ECLI:NL:CRVB:2018:662

Centrale Raad van Beroep

Datum uitspraak
6 maart 2018
Publicatiedatum
7 maart 2018
Zaaknummer
16/7993 PW
Instantie
Centrale Raad van Beroep
Type
Uitspraak
Rechtsgebied
Bestuursrecht; Socialezekerheidsrecht
Procedures
  • Hoger beroep
Rechters
Vindplaatsen
  • Rechtspraak.nl
AI samenvatting door LexboostAutomatisch gegenereerd

Afwijzing van bijzondere bijstand voor eigen risico in verband met orthopedische schoenen

Op 6 maart 2018 heeft de Centrale Raad van Beroep uitspraak gedaan in een hoger beroep tegen de rechtbank Midden-Nederland. De zaak betreft de afwijzing van een aanvraag voor bijzondere bijstand door appellante, die orthopedische schoenen had aangeschaft en hiervoor bijzondere bijstand wilde aanvragen op grond van de Participatiewet (PW). De aanvraag werd afgewezen omdat de Zorgverzekeringswet (Zvw) als een passende en toereikende voorliggende voorziening werd beschouwd en er geen acute noodsituatie was die bijzondere bijstand rechtvaardigde.

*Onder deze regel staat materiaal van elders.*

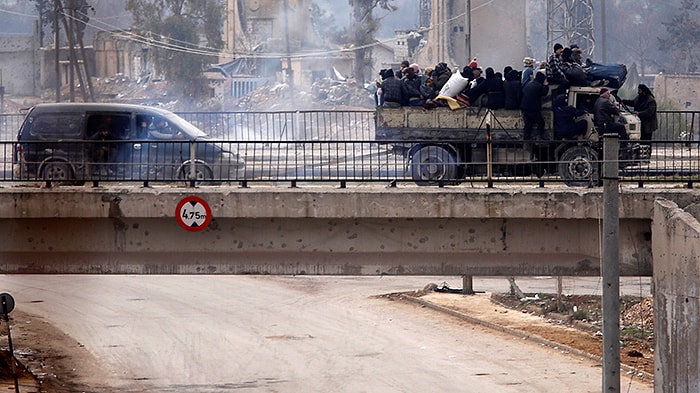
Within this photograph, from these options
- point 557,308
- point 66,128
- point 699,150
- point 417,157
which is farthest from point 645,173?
point 66,128

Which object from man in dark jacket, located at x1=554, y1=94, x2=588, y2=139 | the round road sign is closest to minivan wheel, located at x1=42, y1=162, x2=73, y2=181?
the round road sign

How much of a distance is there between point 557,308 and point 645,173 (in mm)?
8578

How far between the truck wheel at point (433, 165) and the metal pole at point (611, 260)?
19.5ft

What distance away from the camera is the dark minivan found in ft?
66.2

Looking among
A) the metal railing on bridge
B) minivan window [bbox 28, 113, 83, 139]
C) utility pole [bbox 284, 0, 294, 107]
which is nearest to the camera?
the metal railing on bridge

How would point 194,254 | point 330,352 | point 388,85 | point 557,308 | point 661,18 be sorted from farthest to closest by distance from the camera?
point 661,18 < point 557,308 < point 330,352 < point 388,85 < point 194,254

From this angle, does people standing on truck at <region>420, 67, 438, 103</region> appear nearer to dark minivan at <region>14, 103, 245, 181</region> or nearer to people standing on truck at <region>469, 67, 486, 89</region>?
people standing on truck at <region>469, 67, 486, 89</region>

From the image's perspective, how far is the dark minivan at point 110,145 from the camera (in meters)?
20.2

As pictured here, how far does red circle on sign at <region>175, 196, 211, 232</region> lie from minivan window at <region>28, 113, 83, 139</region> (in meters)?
6.47

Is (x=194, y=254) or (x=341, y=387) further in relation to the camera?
(x=341, y=387)

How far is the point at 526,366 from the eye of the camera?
22.4 meters

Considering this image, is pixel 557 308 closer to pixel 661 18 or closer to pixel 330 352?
pixel 330 352

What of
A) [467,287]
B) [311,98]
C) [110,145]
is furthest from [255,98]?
[110,145]

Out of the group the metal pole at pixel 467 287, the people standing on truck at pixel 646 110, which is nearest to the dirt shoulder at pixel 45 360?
the metal pole at pixel 467 287
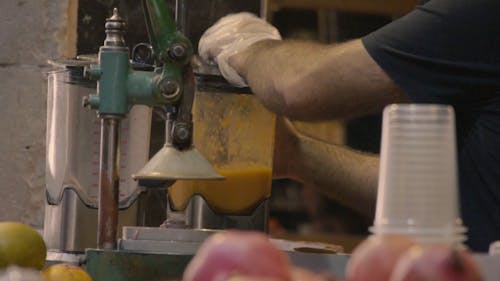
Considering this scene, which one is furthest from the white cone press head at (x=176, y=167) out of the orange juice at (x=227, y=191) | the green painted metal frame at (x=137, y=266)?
the orange juice at (x=227, y=191)

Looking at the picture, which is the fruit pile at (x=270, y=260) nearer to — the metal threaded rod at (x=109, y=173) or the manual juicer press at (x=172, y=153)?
the manual juicer press at (x=172, y=153)

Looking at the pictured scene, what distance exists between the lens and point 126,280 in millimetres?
1721

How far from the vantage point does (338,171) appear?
2.72 metres

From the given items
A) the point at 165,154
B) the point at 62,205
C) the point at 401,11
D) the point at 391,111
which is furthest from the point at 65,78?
the point at 401,11

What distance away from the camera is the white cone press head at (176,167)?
182cm

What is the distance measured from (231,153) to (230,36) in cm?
30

De rechtbank had eerder het beroep van appellante tegen het besluit van het college ongegrond verklaard. In hoger beroep heeft appellante betoogd dat er wel degelijk sprake was van zeer dringende redenen voor het verlenen van bijzondere bijstand. De Raad heeft echter vastgesteld dat appellante niet aannemelijk heeft gemaakt dat er sprake was van een acute noodsituatie. De orthopedische schoenen waren al in haar bezit en de kosten waren al door haar bewindvoerder betaald voordat de aanvraag voor bijzondere bijstand werd ingediend.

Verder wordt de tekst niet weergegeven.